The rest of the story is an anti-climax, concludes the Rat-catcher. They sent for his wife, but do you know who came on her behalf to take care of that blue dummy who had blown off his own ear and part of his brains? The fellow she was seeing, that lame guy, a prickly sort. He went with him in the ambulance. Mir’s skin was saved after I don’t know how many operations on his nut, but when he came out of hospital he had less brains than a cockroach. The bullet shot away the left lobe of his brain, and left him gaga. He talked drivel, went round drunk all day, and kept falling down in the street. His mother, a war widow who lives on her own in Badalona and never forgave him for joining the Falange, refused even to see him. Perhaps he himself went in search of that bullet; perhaps it was always in the chamber, waiting for him, even when he used the butt to hammer in the Sacred Heart plaque on his door. Whatever the case, I bet that blue riffraff are asking themselves questions now … Was it his hand that loaded the bullet into the chamber? It’s always said that’s the Devil’s work, but Holy Mother of God! Does he also load the weapons of our heroic crusaders? Does the Evil One also load our guns, blessed by the bishops?
“It wasn’t his service revolver,” adds the Rat-catcher. “It was a 6.35mm Walther he brought back from Germany. But the finger that squeezed the trigger was not his, it was ours.”
“Now you’re talking complete nonsense,” Alberta the light of my life protests as she serves more rice to the youngest member of the brigade. “Just eat and pay him no attention, Manuel.”
“I don’t know, when it comes to comrade Altamirano …”
“The most neatly combed Falangist you’ve ever seen, nano !”
“Uncle Luis says that somebody told him that Altamirano was in Málaga during the war and took part in the reprisals with General Queipo’s Falange troops.”
“Anything is possible where he’s concerned,” says Manuel. He recalls the arrogant figure with his puffed-out chest, black, oiled hair and jutting chin. By now he had shaved off his moustache, but when he spoke, and above all when he shouted, it was as if he still had one. “I haven’t seen that bastard since I ran into him on the street about a year ago. He was with a spectacular-looking woman, a Chinese girl. They were about to go into the police station on Travesera Dalt, and the woman stopped on the pavement to put some lipstick on. That annoyed him so much he grabbed the lipstick from her and almost made her swallow it …”
“That woman you’re talking about,” cut in the Rat-catcher, “is about as Chinese as Columbus. She’s a whore who works with the police. I’ve already told you about her — she’s dangerous.”
“Yes, we know,” says Uncle Luis. Then he adds slyly: “But what about the snake? Didn’t you tell us you went to the church because a snake had slipped in and scared the life out of an old biddy? I seem to remember there are gardens and a pond beside that convent …”

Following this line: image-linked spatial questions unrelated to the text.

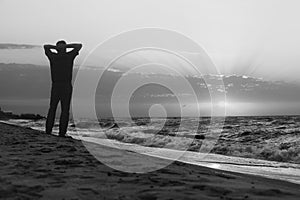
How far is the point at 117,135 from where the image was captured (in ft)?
78.4

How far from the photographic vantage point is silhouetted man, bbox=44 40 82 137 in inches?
409

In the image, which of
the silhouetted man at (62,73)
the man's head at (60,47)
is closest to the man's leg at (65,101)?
the silhouetted man at (62,73)

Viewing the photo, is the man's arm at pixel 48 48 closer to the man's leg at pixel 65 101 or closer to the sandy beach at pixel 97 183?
the man's leg at pixel 65 101

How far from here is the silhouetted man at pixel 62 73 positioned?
1038cm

“It was a plaster snake. Just plaster painted green. But it looked real, the son of a bitch. It was behind the confessional. It had fallen off an image of the Immaculate Conception, a relic so old it was falling to pieces. It was only a lump of plaster — you know, the snake curled up beneath the feet of the Virgin. When I saw it on the floor it was just lying there, curled up and still, with the Virgin’s big toe on one of its coils. That’s what the whole fuss was about: a piece of broken plaster on the floor. The nuns thought they might be able to stick it back on, but no chance … Pass me the wine, will you? Don’t you want some dessert? Go on, try this peach. Cut it into slices and put them in your glass. The best desserts are those that allow you to go on drinking, the rest are a load of rubbish. Shit, you really need to learn how to eat properly!”